Thursday, 10 July 2008

Slavery, ancient and modern

On my birthday trip round some of Liverpool’s museums and galleries, I was determined to look at the relatively new International Slavery Museum, which is part of National Museums Liverpool, an organisation with which I’ve been associated since its inception just over 20 years ago, and which has under its wing such marvellous places as the Walker Art Gallery, Liverpool Museum, the Conservation Centre and the Maritime Museum. The new museum is housed in the same building as the Maritime, in the Albert Dock, surely one of the most impressive locations imaginable for any public building.

The exhibits are thought-provoking and Liverpool is a good place for a slavery museum to be established, since the city grew rich partly through its involvement in the slave trade. Even after the abolition of slavery in the UK two centuries ago, Liverpool merchants gave support to the Confederate cause.
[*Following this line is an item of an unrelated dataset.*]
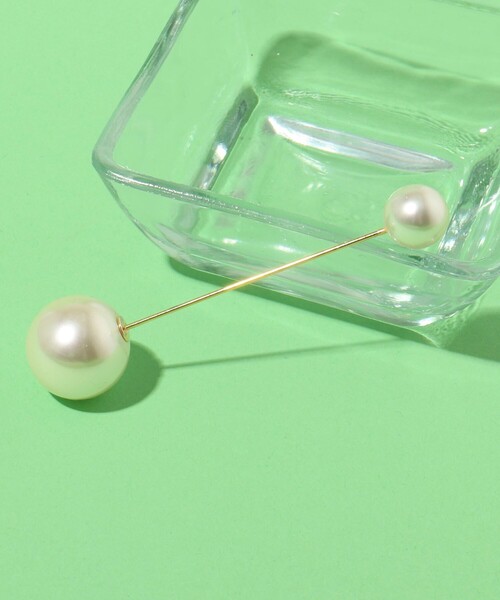 NOLLEY’S Sophi（ノーリーズソフィ）の「パール×パールピン（ブローチ/コサージュ・レディース・オフホワイト・FREE）」の4枚目の写真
Slavery is one of the key background themes in Waterloo Sunset. One of the issues addressed in the book is my belief that, in some ways, slavery is still very much with us, albeit in a very different way from that of the past. I don’t like writing preachy books, and Waterloo Sunset is first and foremost intended to be a piece of breezy entertainment. But in my opinion, that doesn’t mean that such a novel cannot address serious social issues in (I hope) a meaningful way.
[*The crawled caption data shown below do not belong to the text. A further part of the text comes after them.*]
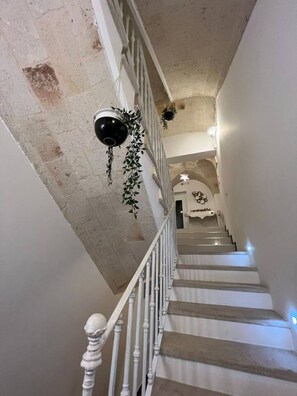 Interior - Center 2 (Brindisi)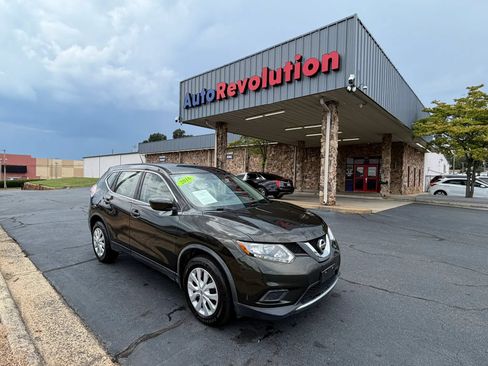 Used 2016 Nissan Rogue S FWD image 1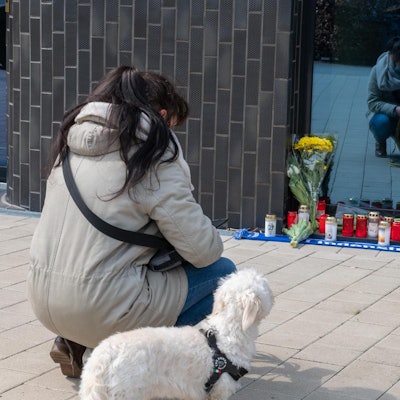 Willi Herren Haus Blumen Kerzen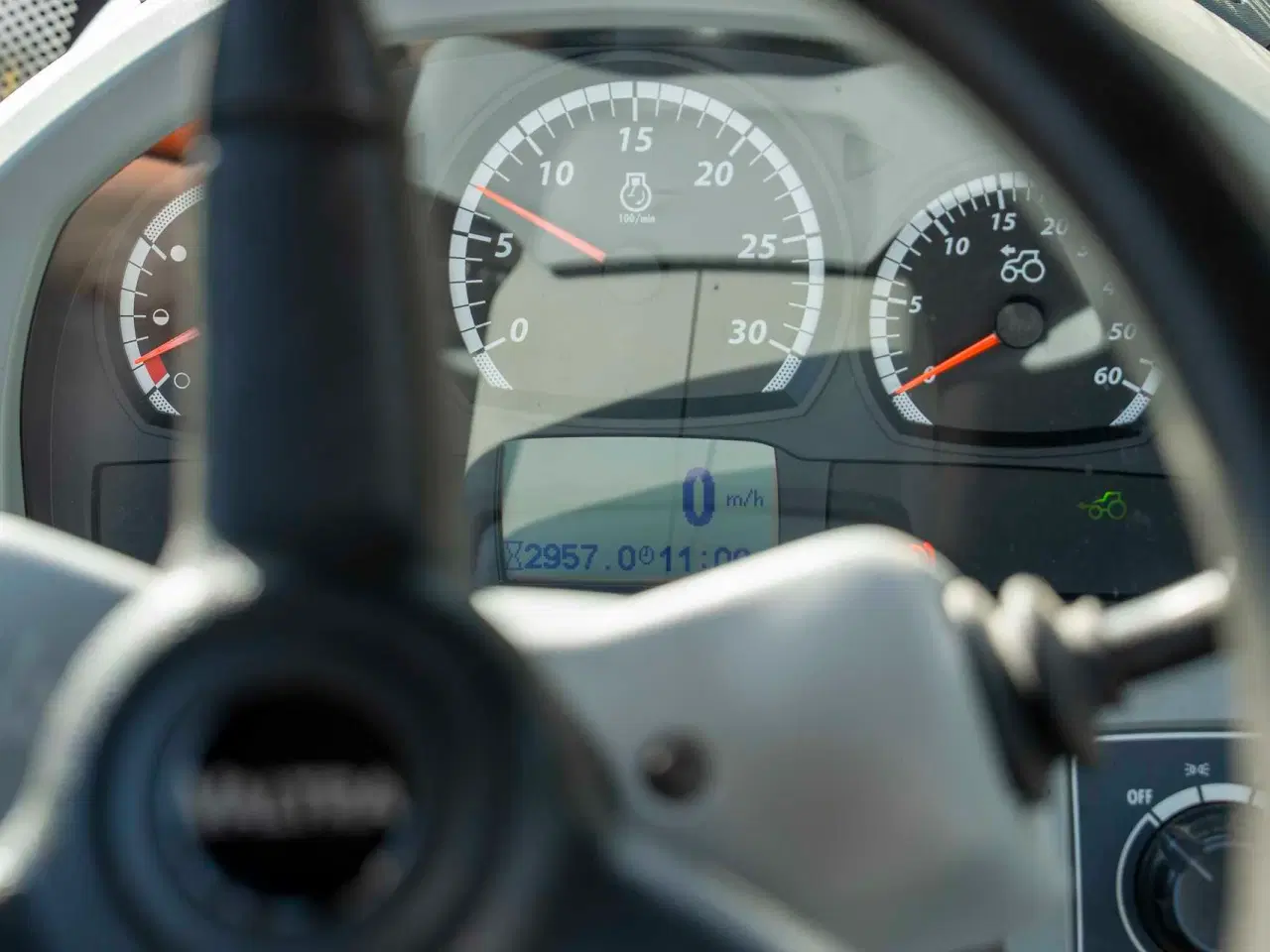 Billede 10 - Valtra T214 med GPS Årgang 2020 - 2960 timer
Incidentally, I’m glad to say that the book is continuing to pick up very positive reviews. The latest in the UK comes from the Magistrates Association. Magistrates don’t always look kindly on lawyers’ fiction (especially when it comes in the form of a plea of mitigation on behalf of an undeserving client) so I was very pleased by this one.

1 comment:

pattinase (abbott) said...

Congratulations, Martin. I was so happy to see your name. (No need to reply.)